The first thing my buddy did was make some quick measurements and jot down some numbers. Made sense to him. Still doesn't make sense to me. 
Before I could climb down out of the cockpit and get my camera ready he had grabbed a long piece of Schedule 40 aluminum and put a slight bend in it with this hand-operated machine. He told me it was called a "crowner," and it was used for putting a gentle bend or crown in a pipe. In this case, the crown was intended to mimic the curvature of the top of the stern. My buddy said that without the convex shape of the crown, the  stern rail would appear awkwardly flat or concave as it passed over the stern. I liked his thinking and his sense of style. This was the same sort of thing that the ancient Greeks used to do when they constructed their  temples.
 Immediately after crowning the aluminum, my buddy took the piece to the pipe-bender.
He used the pipe bender to make the initial turns that would mimic the shape of the sides of the cockpit, port and starboard.

He did a lot of measuring, but he also did a lot of work with his eyes. He said many times that if it looks right, it is right.

Once he was satisfied with the positioning of the pipe, he'd turn on the pipe bender and let the motor do the work.
 The first of many dry fits.

Once he was satisfied with the initial bends, he started making the second set of bends that turned the pipe from a two-dimensional object, so to speak, into a three-dimensional object. This was when his techniques really became mind-boggling for me.

When asked how he kept things precise, he said that the gauge on the machine was a big help. He monitored this as he worked the machine.

 In this picture you can see the crown on the horizontal piece that would pass over the stern.

At this point, my buddy and his helper began the third set of bends. These would curve inward and serve as termination points on the coamings.

After the completed this third set of bends he had to cut off the ends of the pipe so that the terminations would fit just right on the sides of the coamings.

 The next task was to weld the mounting plates to the stern rail terminations.

He pounded the mounting plates to force them to fit snugly against the coamings.
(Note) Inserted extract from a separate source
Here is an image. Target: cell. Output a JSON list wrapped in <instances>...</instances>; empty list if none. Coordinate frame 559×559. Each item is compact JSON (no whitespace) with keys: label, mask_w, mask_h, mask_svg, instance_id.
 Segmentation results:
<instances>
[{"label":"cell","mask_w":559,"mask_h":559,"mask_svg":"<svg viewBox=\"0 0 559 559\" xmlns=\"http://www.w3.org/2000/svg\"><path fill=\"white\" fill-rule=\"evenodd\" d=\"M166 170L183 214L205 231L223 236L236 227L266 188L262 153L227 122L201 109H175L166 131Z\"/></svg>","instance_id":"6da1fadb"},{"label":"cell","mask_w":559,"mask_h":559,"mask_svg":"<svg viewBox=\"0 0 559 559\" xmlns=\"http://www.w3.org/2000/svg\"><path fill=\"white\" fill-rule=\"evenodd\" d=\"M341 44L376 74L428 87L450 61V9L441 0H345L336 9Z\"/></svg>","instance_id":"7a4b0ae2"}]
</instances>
He said this was a standard procedure. It appeared that his tools were well-worn from years of use.

Next, he started working on the secondary supports for the stern rails. This required more bending and more cutting.

 And more welding.
Before going any further, he decided to pause and temporarily mount the stern rail itself to the coaming.

They did a lot of measuring and eye-balling to get the secondary supports into positions that would exactly parallel the primary supports of the stern rail.

My buddy had to do some fancy cutting to make the secondary supports join the stern rail in a smooth and aesthetically pleasing fashion.

After he had gotten the secondary supports welded into place, he began the next-to-the-last step: welding the lifeline anchors to the stern rail. He left them un-drilled, saying that I could drill the holes in whatever way I thought was most suitable for supporting the lifeline hardware.

The final step was the painting of the welds with a chrome colored aluminum paint.

In the picture below, you can see him applying the paint. You might also notice that the aluminum mount is missing a screw. This was part of the deal. He only installed the stern rail with temporary wood-screws. It was up to me to permanently secure it with bolts.
When all was said and done, I was very happy with what I saw mounted on the coamings of my Ericson 25. I told my buddy many times that this was a work of art. I really liked the way the curves complemented the curves of the boat. As he said many times himself, this stern rail looked like it was meant to be there. I couldn't have agreed more. It was hard to believe that he had knocked out this custom fabrication job in a mere 2.5 hours, but then again, he was a professional, and I was just a by-stander with a curiosity for his well-practiced techniques.